If I Lose, I’ll Lose Doing the Right Thing

In August, 1864, the nation’s morale was low. The war was dragging on and the President had just issued a call for an additional five hundred thousand troops. The Presidential election was just around the corner and many of Lincoln’s supporters feared that the call for more men at such a crucial time would injure, if not destroy, Lincoln's chances for re-election. Lincoln’s response? "As far as my re-election," he said, "it matters not. We must have the men. If I go down, I intend to go, like the Cumberland, with my colors flying!"

The Doctor Learns a Lesson

The speaker is Dr. Jerome Walker, of Brooklyn, who was showing President Lincoln through the hospital at City Point.

"Finally, after visiting the wards occupied by our invalid and convalescing soldiers," said Dr. Walker, "we came to three wards occupied by sick and wounded Southern prisoners. With a feeling of patriotic duty, I said: 'Mr. President, you won't want to go in there; they are only rebels.' "I will never forget how he stopped and gently laid his large hand upon my shoulder and quietly answered, 'You mean Confederates!' And I have meant Confederates ever since.

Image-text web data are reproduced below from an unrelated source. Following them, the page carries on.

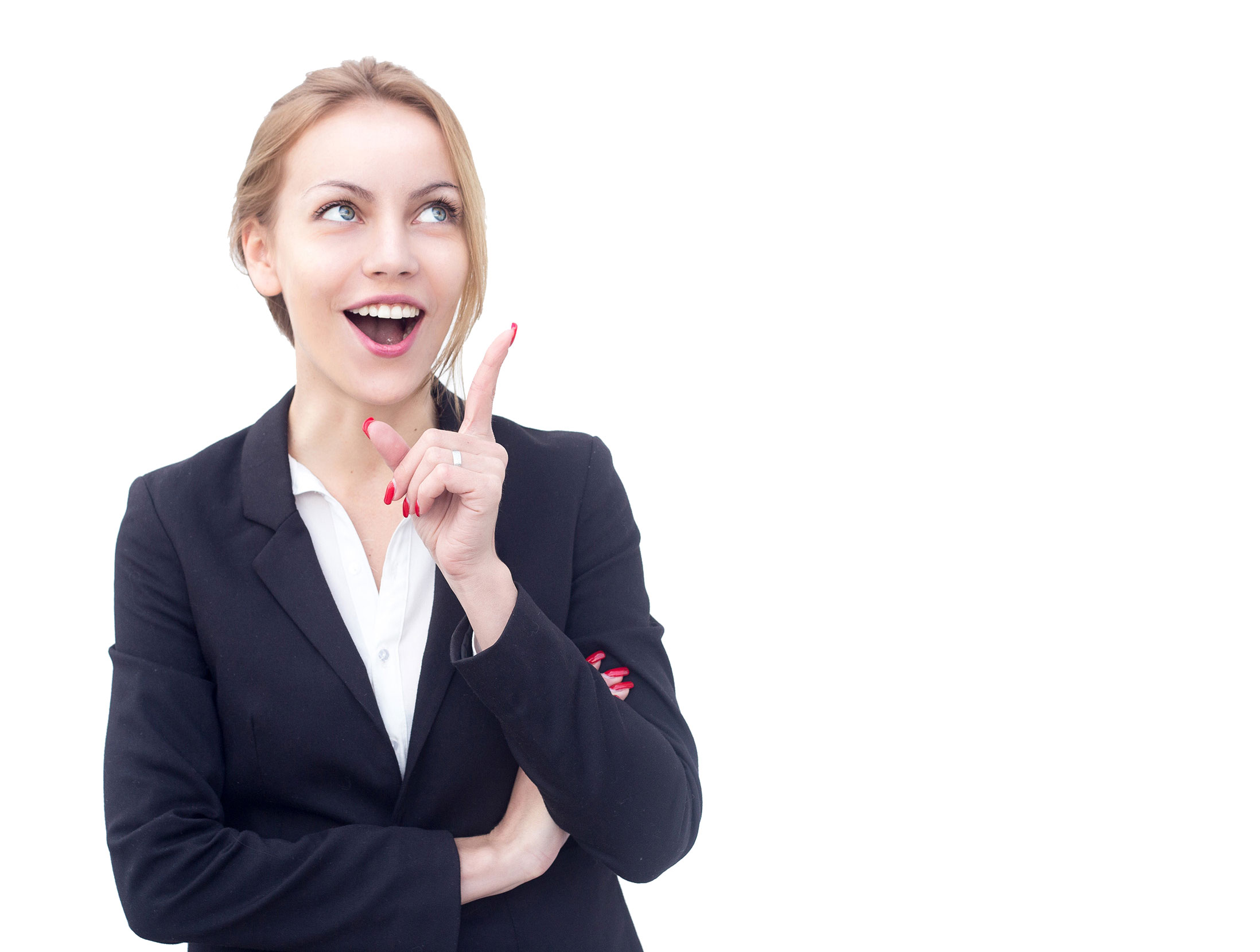A woman in business attire smiling and pointing up.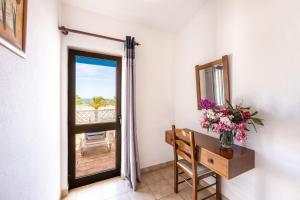 a door leading to a balcony with a table and flowers at Beach Front A in Luz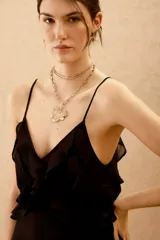 Vestido corto negro de viscosa georgette, con escote en V, volados en el frente y espalda descubierta. Cuenta con breteles finos ajustables que se atan en la espalda y ajuste elástico en la cintura.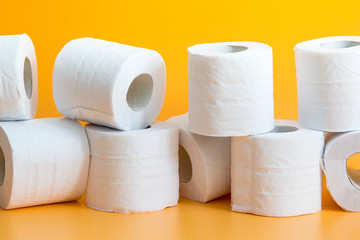 Lots of toilet paper rolls in a groupм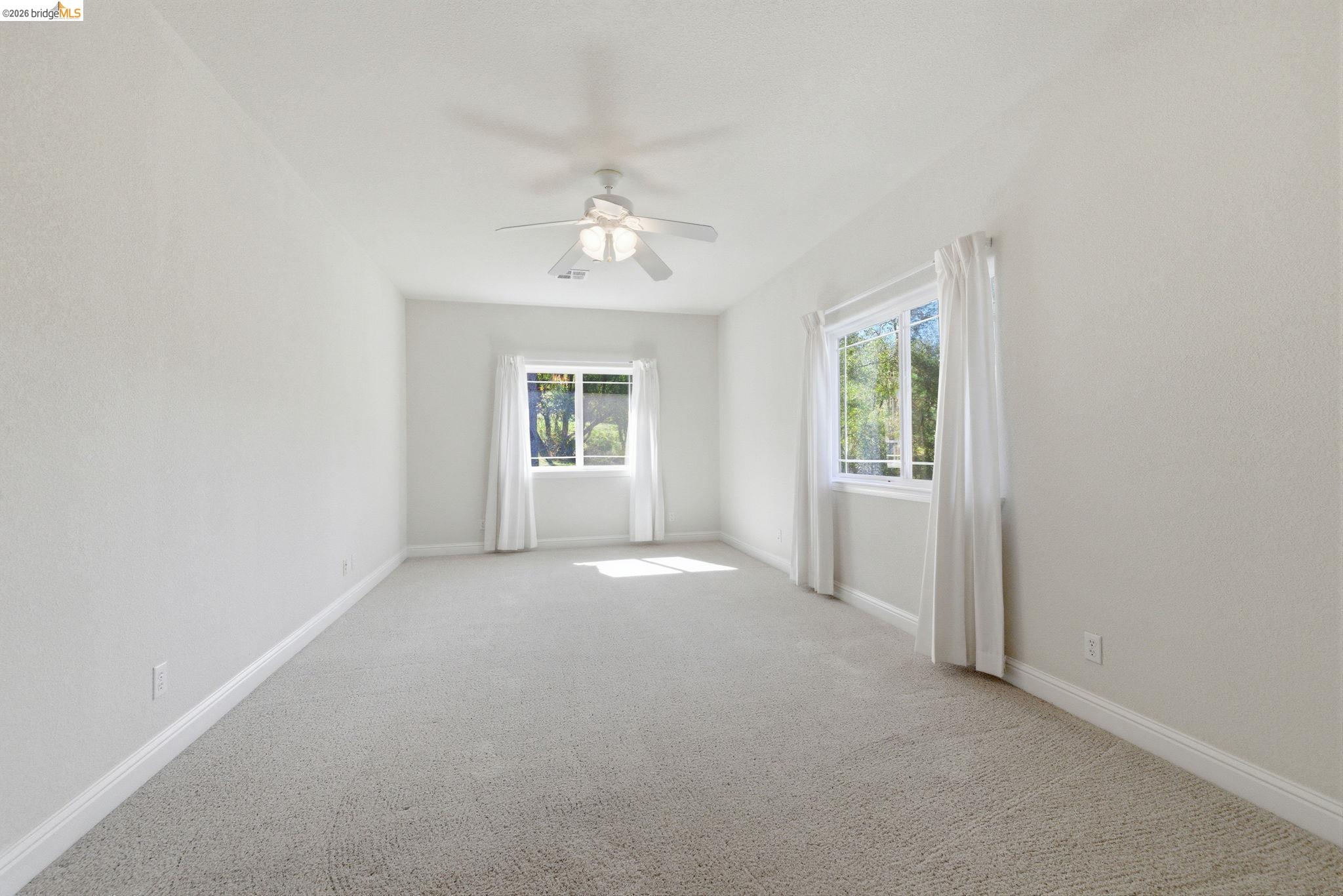 20245 Tuolumne Road North Tuolumne, CA 95379 - Photo 34 of 43 an empty room with windows and chandelier fan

"There was nothing left for me to do after the President's remark but to go through these three wards and I could not see but that he was just as kind, his hand-shakings just as hearty, his interest just as real for the welfare of the men, as when he was among our own soldiers.'


General George McClellan showed little respect for Lincoln. As time went on, his contempt for the President became more and more blatant, and he often kept Lincoln waiting while he transacted business with others. This discourtesy was so apparent that even McClellan’s staff seemed embarrassed by it, and it often drew comments from newspaper reporters. The President was finally asked about it. Humbly, Lincoln stated that McClellan’s disrespect was not a problem with him, if the slow-moving general would just initiate a battle. "I’ll even hold McClellan’s horse," the President said, "If he will only bring us some success."

Now, That’s Ugly!

This is one of those stories which may or may not be true. Either way, it is the type of humor Lincoln loved and is something he easily could have said, if indeed, he didn’t.

The story goes that Lincoln was stopped one day by a man who stuck a revolver almost into his face. Under the circumstances Lincoln quickly realized that any resistance was unwise. Trying to remain calm, he inquired, "What seems to be the matter?"

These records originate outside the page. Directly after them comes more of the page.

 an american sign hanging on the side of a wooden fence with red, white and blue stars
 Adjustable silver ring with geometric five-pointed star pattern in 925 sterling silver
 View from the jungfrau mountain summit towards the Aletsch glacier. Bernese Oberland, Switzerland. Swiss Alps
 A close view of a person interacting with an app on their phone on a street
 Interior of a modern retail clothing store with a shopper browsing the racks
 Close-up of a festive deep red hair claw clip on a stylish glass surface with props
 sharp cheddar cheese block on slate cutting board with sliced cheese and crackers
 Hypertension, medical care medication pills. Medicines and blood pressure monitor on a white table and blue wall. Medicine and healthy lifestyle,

"Well," replied the man, "A long time ago I swore that if I ever came across an uglier man than myself I'd shoot him on the spot."

"Well," supposedly said Lincoln. "Go ahead and shoot me then, because if I am an uglier man than you I don't want to live."

All the Candidates are Sick!

All presidents are constantly besieged with requests for favors, and at no time are the requests more frequent than when an appointment is to be made. Lincoln was to appoint a Commissioner to the Hawaiian Islands, and eight applicants had filed their papers. A delegation made a personal appearance at the White House on behalf of a ninth candidate. The delegation was quick to point out that their man was quite capable, but more importantly, was also in poor health.

Sending him to Hawaii, they reasoned, would be of great benefit to his health. Obviously, the President had heard this story before, probably more than once. He did not wish to hear the same story again, and he drew the interview to a close with this remark: "Gentlemen, I am sorry to tell that there are eight other applicants for this position, and I understand that everyone of them is sicker than your man."

What the Wounded Soldiers Thought

Lincoln often visited wounded soldiers in Washington area hospitals. In addition to inquiring about their health he often entertained the patients with his stories. He had just left one such facility when a visitor to the same hospital heard wounded soldiers laughing and talking about the President. The soldiers seemed in such good spirits that the visitor was curious, and he approached the bedside of one of the patients.

"You must be very slightly wounded," he said to open the conversation.

"Yes," the soldier replied, "Very slightly. I have only lost one leg, and I'd be glad to lose the other, if I could hear some more of 'Old Abe's' stories."